Designing carbon offset schemes to benefit Indigenous peoples

We surveyed Indigenous organisations right across Australia to determine what their motivations are for participating in carbon PES schemes, and therefore how they can be designed to deliver co-benefits.

First, Indigenous carbon PES agreements need to let local communities provide informed consent and maintain decision making authority to guide on-ground activities.

Second, the co-benefits should motivate Indigenous landholders and community groups to engage in carbon offset agreements.

Our study showed that Indigenous people across Australia are motivated to participate in PES schemes that support their broader caring for country activities. Indigenous engagement in carbon offset economies is seen by many (92% of Indigenous respondents surveyed) as a means of fostering economic development in their communities and improving the health and well-being of their people.

When survey respondents were asked what co-benefits motivated Indigenous communities to engage in carbon economies, some noted a hope for employment opportunities that suited the skills and capabilities of local people. Others emphasised the beneficial outcomes of tree planting, fire management, and/or feral animal control activities as part of the communities’ broader effort to care for their country.

Looking closer, we found that Indigenous communities with better access to tenure, and with human, financial and land management resources, want to use carbon economic partnerships and pathways to provide sustainable carbon enterprises for their families.

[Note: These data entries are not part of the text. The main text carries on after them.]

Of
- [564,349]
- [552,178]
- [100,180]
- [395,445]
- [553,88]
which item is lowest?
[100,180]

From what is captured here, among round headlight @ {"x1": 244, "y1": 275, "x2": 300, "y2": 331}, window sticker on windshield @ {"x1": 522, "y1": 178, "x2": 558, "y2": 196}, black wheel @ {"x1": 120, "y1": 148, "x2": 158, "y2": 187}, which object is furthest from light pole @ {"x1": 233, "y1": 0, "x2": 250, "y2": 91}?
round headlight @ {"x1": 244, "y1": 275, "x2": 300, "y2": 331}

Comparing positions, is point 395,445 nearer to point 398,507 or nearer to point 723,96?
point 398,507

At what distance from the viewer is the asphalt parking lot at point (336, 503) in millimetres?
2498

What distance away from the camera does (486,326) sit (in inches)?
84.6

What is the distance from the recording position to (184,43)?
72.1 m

These communities are also highly motivated to engage in other co-benefit activities such as managing or restoring habitats and preserving threatened species—all issues of global concern. Core to this effort are robust partnership with scientists, policy makers and entrepreneurs engaged in the carbon market that support existing cultural, environmental and economic Indigenous enterprises.

One Indigenous respondent explained that it was critical these efforts ‘sustain our cultural signature on the landscape’.

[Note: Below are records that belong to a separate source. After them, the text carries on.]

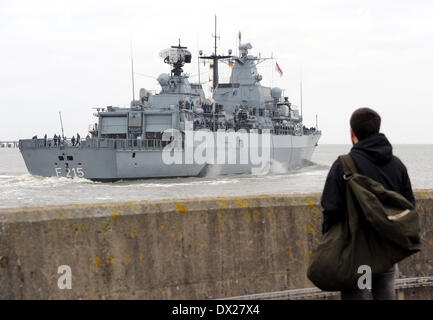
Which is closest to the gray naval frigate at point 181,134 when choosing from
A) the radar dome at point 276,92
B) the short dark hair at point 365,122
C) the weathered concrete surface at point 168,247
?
the radar dome at point 276,92

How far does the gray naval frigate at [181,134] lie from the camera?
3550 cm

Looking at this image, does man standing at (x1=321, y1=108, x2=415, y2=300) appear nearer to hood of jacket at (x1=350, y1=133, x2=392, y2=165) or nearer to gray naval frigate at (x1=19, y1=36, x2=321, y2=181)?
hood of jacket at (x1=350, y1=133, x2=392, y2=165)

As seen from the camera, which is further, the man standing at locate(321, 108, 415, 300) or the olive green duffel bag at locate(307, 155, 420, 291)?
the man standing at locate(321, 108, 415, 300)

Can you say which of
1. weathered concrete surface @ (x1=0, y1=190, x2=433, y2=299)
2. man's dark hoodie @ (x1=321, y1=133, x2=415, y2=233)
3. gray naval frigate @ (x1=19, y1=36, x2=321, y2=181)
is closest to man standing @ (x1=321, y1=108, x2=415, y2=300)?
man's dark hoodie @ (x1=321, y1=133, x2=415, y2=233)

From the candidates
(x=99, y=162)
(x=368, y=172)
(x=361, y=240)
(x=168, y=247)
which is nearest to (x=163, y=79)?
(x=99, y=162)

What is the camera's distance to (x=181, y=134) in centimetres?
3919

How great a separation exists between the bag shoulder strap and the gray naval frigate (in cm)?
3220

Fitting in with the landscape and local knowledge

Third and finally, the study found that carbon projects need to be carefully designed to fit the regional context. Our research team combined national spatial, social and biological datasets from Australia to explore where Indigenous carbon projects occur, why Indigenous people participate, and how effectively these schemes meet Indigenous co-benefit, biodiversity and carbon emission mitigation goals.

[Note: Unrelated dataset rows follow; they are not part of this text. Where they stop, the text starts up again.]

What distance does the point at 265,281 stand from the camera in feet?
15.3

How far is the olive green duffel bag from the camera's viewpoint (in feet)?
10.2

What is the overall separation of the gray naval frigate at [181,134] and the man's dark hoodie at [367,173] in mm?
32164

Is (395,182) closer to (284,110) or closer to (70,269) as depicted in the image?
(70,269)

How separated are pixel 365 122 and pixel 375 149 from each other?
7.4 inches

Activities designed for climate mitigation outcomes might not align with local knowledge, which is embedded in Indigenous law and associated with particular places in the landscape. One interviewee noted, for example, that ‘we need to burn country the right way,’ but expressed concern that burning guided by Indigenous knowledge and management goals may not deliver the optimal burning regime for carbon offset goals.

Others emphasised that tree planting activities need to recognise the importance of planting trees that enhance the ‘health’ of the environment—specifically, the health of native plants, particularly those valued for eating, ceremonial and/or cultural purposes.

Implementing successful carbon offset projects in partnership with Indigenous communities requires careful and thoughtful engagement with those communities.

Through an innovative translation of science, Indigenous knowledge and legal expertise, the NICC Project was able to deploy these findings to advise carbon legislation and policy in Australia, ensuring that Indigenous people are able to both participate in and benefit from projects in the future. The findings can also be used to enhance the design and implementation of carbon offset projects that meaningfully engage with and benefit Indigenous communities around the world.